Recent storm uncovers two Roman ovens in Spain’s Marbella

THE easterly storm that hit the coast of Malaga last week has uncovered two ovens dating from the Roman era on the beach of San Pedro Alcántara, in Marbella—a mere five metres from the shore.

The archaeological remains will be documented for their preservation by the City Council, as stated this Monday by the general director of Culture, Jose Antonio Moreno.

According to Moreno, the City Council received a notification on Saturday that ‘some structure had appeared’ on the beach of San Pedro Alcantara. Following the alert, the City Council activated security in the area to prevent the looting of the remains and on Sunday the area was marked and placed under surveillance by the security forces.

The initial reports have specified that the findings are ‘two ovens from Roman times.’

It is, however, still unclear the exact date and the functionality of the ovens.

The area where the ovens have been unearthed is close to where the Paleochristian Basilica Vega del Mar is located, dating from the 5th century AD. C ., a place where small pieces of ceramics are often found.

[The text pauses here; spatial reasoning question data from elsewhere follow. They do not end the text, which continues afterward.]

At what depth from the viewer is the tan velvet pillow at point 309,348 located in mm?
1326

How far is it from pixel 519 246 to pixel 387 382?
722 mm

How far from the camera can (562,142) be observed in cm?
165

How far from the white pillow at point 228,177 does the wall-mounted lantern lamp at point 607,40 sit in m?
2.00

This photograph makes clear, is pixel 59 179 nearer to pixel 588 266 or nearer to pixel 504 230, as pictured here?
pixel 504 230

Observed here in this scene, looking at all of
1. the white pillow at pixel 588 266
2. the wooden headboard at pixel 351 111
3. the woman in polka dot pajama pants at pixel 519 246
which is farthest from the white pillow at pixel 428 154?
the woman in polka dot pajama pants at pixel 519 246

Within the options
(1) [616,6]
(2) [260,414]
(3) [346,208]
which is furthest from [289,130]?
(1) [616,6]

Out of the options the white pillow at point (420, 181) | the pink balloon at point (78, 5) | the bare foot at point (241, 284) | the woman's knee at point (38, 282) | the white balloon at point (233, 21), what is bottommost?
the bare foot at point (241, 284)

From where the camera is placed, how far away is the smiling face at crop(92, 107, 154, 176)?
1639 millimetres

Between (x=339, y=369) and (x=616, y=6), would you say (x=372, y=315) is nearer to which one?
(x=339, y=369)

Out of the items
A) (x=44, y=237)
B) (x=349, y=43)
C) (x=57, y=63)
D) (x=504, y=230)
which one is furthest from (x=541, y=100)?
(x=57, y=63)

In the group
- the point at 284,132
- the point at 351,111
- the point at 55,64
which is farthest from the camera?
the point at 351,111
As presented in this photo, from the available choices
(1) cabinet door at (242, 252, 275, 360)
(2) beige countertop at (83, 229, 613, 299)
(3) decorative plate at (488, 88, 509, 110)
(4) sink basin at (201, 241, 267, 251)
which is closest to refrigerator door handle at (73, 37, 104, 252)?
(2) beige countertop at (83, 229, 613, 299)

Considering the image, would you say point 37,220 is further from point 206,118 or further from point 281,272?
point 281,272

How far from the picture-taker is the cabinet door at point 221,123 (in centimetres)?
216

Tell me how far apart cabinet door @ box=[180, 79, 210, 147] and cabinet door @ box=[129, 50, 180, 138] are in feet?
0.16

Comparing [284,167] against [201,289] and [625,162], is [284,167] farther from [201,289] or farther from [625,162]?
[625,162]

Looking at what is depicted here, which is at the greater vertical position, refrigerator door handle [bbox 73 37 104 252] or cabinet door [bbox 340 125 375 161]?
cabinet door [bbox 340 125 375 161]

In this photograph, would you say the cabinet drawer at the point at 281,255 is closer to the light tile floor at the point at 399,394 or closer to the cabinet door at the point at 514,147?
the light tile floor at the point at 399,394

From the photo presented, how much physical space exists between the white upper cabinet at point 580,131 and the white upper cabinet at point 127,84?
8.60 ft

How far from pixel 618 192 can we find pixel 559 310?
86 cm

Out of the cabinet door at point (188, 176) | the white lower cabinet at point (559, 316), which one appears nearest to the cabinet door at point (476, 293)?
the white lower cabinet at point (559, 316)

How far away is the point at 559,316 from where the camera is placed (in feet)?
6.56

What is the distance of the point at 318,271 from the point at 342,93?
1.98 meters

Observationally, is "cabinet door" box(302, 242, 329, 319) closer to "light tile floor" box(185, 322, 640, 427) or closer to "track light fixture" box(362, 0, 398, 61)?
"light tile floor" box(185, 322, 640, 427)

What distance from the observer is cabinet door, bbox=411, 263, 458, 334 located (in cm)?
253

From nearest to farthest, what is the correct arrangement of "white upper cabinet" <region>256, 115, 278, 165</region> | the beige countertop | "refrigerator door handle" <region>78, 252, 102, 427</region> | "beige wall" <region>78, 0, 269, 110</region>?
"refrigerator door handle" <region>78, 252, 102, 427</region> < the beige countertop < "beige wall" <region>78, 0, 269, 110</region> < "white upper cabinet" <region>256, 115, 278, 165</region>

As indicated by Morneno, the east wind storm recorded last week together with the ‘erosion of the sea’ have left ‘the terrain a little more stark and small ceramic pieces more visible.’

It is believed that the area could have been an industrial site where there were potters.

Finally, the director of Culture of San Pedro Alcantara has recalled the affected area ‘is an archaeological zone, which means that anyone who touches it or who wants to take a piece of any kind is committing a crime’.